AI Security Lab: Large Model Offensive and Defensive Technologies & Automated Vulnerability Detection Practices

With the widespread application of large language models like ChatGPT and Claude in production systems, their security issues have shifted from academic research to real-world threats. This article delves into large model security testing methods, covering a complete system from threat landscape to offensive and defensive technologies, automated vulnerability detection, and defense strategies, providing systematic security practice references for organizations relying on large models.

Urgency of Security

After integrating large models into production systems, the attack surface expands rapidly. Enterprises face risks such as prompt injection, data poisoning, jailbreak attacks, and model theft, making it essential to build systematic AI security testing capabilities.

Threat Types

• Prompt Injection: Directly/indirectly implant malicious instructions to induce the model to ignore original instructions or leak sensitive information;
• Jailbreak Attacks: Bypass safety alignment mechanisms using techniques like encoding conversion and multilingual mixing to generate harmful content;
• Training Data and Supply Chain Attacks: Poison training sets to implant backdoors; pre-trained weights/third-party plugins become attack vectors;
• Inference-side Attacks: Membership inference leaks sensitive information from training data; model extraction reconstructs alternative models.

Red Team Testing Framework

Simulate real attack behaviors, including four core links: threat modeling, attack library construction, automated scanning, and manual verification.

Adversarial Sample Generation

Generate inputs through minor semantic perturbations to test the model's robustness and boundary handling capabilities, quickly identifying vulnerabilities.

Security Benchmark Evaluation

Establish quantifiable dimensions (harmful content generation rate, privacy leakage risk, etc.), and conduct regular tests to track security change trends.

Static Analysis Tools

Detect security anti-patterns in code/configurations (hard-coded keys, unsafe prompt templates, etc.), and integrate with CI/CD to achieve security left-shift.

Dynamic Fuzz Testing

Adopt semantic-preserving mutation strategies, input random/semi-random data to observe abnormal behaviors.

Model Behavior Monitoring

Real-time monitoring in production environments: output toxicity score, sensitive information matching, behavior deviation degree, triggering alarm or blocking mechanisms.

• Input Purification and Validation: Multi-layer defense (syntax filtering, semantic analysis, model re-audit);
• Principle of Least Privilege: Restrict the model's data access and operation scope to control attack impact;
• Output Audit and Filtering: Independent content audit layer (lightweight classifier/rule engine) to judge security;
• Continuous Security Updates: Follow up on the latest attack technologies, and regularly update security policies and tools.

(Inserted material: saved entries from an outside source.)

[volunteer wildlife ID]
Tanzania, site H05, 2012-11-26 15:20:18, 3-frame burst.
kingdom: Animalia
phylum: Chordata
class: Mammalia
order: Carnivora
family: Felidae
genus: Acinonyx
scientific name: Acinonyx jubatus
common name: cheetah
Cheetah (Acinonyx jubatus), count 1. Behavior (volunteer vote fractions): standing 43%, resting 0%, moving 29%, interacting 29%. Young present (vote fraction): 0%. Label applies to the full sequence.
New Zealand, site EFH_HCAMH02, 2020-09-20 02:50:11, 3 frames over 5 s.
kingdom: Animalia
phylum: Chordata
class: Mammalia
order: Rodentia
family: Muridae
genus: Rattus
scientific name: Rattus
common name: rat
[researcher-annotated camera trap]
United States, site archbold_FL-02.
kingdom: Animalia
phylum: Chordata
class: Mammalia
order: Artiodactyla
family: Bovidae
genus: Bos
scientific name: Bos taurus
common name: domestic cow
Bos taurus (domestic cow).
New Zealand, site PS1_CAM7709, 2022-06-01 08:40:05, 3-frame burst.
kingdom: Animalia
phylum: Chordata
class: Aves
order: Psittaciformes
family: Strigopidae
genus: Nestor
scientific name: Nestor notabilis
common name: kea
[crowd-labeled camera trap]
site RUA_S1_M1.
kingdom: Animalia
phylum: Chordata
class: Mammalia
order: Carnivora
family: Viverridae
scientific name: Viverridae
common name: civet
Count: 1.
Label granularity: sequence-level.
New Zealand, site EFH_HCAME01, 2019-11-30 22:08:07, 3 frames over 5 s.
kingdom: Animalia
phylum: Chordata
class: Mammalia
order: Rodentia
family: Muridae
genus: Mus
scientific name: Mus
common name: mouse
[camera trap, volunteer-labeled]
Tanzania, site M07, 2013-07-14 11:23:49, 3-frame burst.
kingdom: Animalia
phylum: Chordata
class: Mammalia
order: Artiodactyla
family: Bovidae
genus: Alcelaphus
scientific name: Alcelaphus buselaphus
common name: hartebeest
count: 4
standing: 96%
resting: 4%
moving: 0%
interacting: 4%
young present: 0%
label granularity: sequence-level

Leading vendors and institutions have invested resources to build AI security systems:

• OpenAI's Red Teaming Network;
• Anthropic's Responsible Scaling Policy;
• Various open-source security testing frameworks provide references for the industry. Enterprises should build adaptive security systems based on their own scenarios.

Large model security cannot be achieved once and for all; continuous investment is needed to build systematic capabilities: through red team testing, automated scanning tools, and in-depth defense strategies, effectively control risks while enjoying the value of large models. The AI Security Lab is committed to popularizing this capability to the developer community.